=== TEXT EXTRACT ===
Over the course of one day private detective George Webb thinks about his life--the things he has done, the things he has ongoing, his relationships. A disgraced former cop and current private detective, a divorced father of an adult daughter, a man in a relationship of sorts with a former client serving 10 years for murder. A murder he might have stopped had he known it would occur. He himself can't figure out if he should--or how he could--get out of this relationship that consists of visits every 2 weeks.
This book is a bit of a puzzle itself--as George recounts different parts of his past, the reader must fit them all together. The story is not linear, the story is one man thinking about different people and events at different times of his day.
I enjoyed this, though I am sure I missed a few things in trying to piece it all together.
The Light of Day - Graham Swift. This is a story of a murder. The main character, George is an ex cop, private investigator, who was hired by Sarah to follow her husband who was having an affair with a refuge. I found the book to be painfully slow and repetitive. The author reveals the story slowly, as is a common, but really, it could have been a lot less pages and it really never goes anywhere. It is a story of one day, the two year anniversary, and is the stream of conscious of the detective, George. I don't feel anything for any of the characters. I really enjoyed his book, Waterland, but this one, not so much. Rated it 3.5 stars.

The way the book is constructed, always staying within the mind of our main character, means that the timeline is that of his thoughts and not of the actual unfolding of events. We the reader find out about the murder early on, meet Helen without realizing until much later that she is a daughter, hear of Rachel way before learning why she leaves George and way before understanding who Dyson is. We meet Rita and are told she will leave George's employment soon but have to wait quite awhile before finding out why. These mysteries create a small tension that is more compelling through most of the book than the actual murder.

=== GIVEN MATERIAL ===
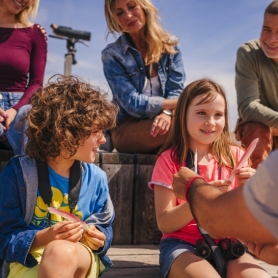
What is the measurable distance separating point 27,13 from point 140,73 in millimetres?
863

=== REQUIREMENT ===
According to the book reviews above, how often does George visit the former client who is serving time for murder?

=== THE ANSWER ===
Every 2 weeks.